- **Work request**
Your job is to copy all the entries precisely as they stand.

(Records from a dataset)
☆ ☆ ☆

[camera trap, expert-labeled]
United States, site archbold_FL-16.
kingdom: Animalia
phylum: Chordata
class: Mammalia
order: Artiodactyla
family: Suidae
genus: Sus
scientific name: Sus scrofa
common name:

☆ ☆ ☆

- **Expected answer**
[camera trap, expert-labeled]
United States, site archbold_FL-16.
kingdom: Animalia
phylum: Chordata
class: Mammalia
order: Artiodactyla
family: Suidae
genus: Sus
scientific name: Sus scrofa
common name:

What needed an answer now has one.